• [What is asked] Put everything from the line containing "How far does pixel" down to the end of the entries into a numbered list, leaving out blank lines.

Lines of data:
···

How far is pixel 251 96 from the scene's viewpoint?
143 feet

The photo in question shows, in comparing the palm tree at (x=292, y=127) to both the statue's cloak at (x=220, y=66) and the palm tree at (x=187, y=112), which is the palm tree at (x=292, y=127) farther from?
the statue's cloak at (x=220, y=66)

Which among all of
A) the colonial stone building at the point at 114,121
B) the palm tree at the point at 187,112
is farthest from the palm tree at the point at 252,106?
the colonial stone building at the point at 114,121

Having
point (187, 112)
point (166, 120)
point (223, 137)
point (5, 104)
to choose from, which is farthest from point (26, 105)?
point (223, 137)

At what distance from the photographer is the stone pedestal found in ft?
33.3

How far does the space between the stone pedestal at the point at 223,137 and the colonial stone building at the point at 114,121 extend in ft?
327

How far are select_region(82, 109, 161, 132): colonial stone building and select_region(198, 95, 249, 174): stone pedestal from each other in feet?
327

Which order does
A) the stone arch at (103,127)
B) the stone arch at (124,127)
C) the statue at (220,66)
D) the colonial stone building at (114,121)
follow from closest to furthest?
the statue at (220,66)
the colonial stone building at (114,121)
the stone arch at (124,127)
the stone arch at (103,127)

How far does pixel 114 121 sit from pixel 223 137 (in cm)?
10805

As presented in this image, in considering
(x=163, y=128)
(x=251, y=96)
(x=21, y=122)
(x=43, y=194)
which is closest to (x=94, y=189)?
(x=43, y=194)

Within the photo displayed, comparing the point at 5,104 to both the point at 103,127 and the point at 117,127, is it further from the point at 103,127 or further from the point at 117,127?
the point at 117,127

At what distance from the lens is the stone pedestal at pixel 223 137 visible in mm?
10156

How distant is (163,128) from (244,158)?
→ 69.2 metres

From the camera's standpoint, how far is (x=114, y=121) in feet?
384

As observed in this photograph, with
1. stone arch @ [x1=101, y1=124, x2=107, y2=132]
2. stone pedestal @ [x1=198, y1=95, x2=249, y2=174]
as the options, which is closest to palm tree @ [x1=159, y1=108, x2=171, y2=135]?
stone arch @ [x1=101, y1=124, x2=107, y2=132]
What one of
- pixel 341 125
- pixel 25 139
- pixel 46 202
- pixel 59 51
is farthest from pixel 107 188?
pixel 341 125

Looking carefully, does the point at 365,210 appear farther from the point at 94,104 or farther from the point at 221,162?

···

• [Exercise answer]
1. How far does pixel 114 121 sit from pixel 223 137 (in cm)?
2. 10805
3. As presented in this image, in considering
4. (x=163, y=128)
5. (x=251, y=96)
6. (x=21, y=122)
7. (x=43, y=194)
8. which is closest to (x=94, y=189)?
9. (x=43, y=194)
10. Within the photo displayed, comparing the point at 5,104 to both the point at 103,127 and the point at 117,127, is it further from the point at 103,127 or further from the point at 117,127?
11. the point at 117,127
12. At what distance from the lens is the stone pedestal at pixel 223 137 visible in mm?
13. 10156
14. How distant is (163,128) from (244,158)?
15. → 69.2 metres
16. From the camera's standpoint, how far is (x=114, y=121) in feet?
17. 384
18. As observed in this photograph, with
19. 1. stone arch @ [x1=101, y1=124, x2=107, y2=132]
20. 2. stone pedestal @ [x1=198, y1=95, x2=249, y2=174]
21. as the options, which is closest to palm tree @ [x1=159, y1=108, x2=171, y2=135]?
22. stone arch @ [x1=101, y1=124, x2=107, y2=132]
23. What one of
24. - pixel 341 125
25. - pixel 25 139
26. - pixel 46 202
27. - pixel 59 51
28. is farthest from pixel 107 188?
29. pixel 341 125
30. Looking carefully, does the point at 365,210 appear farther from the point at 94,104 or farther from the point at 221,162?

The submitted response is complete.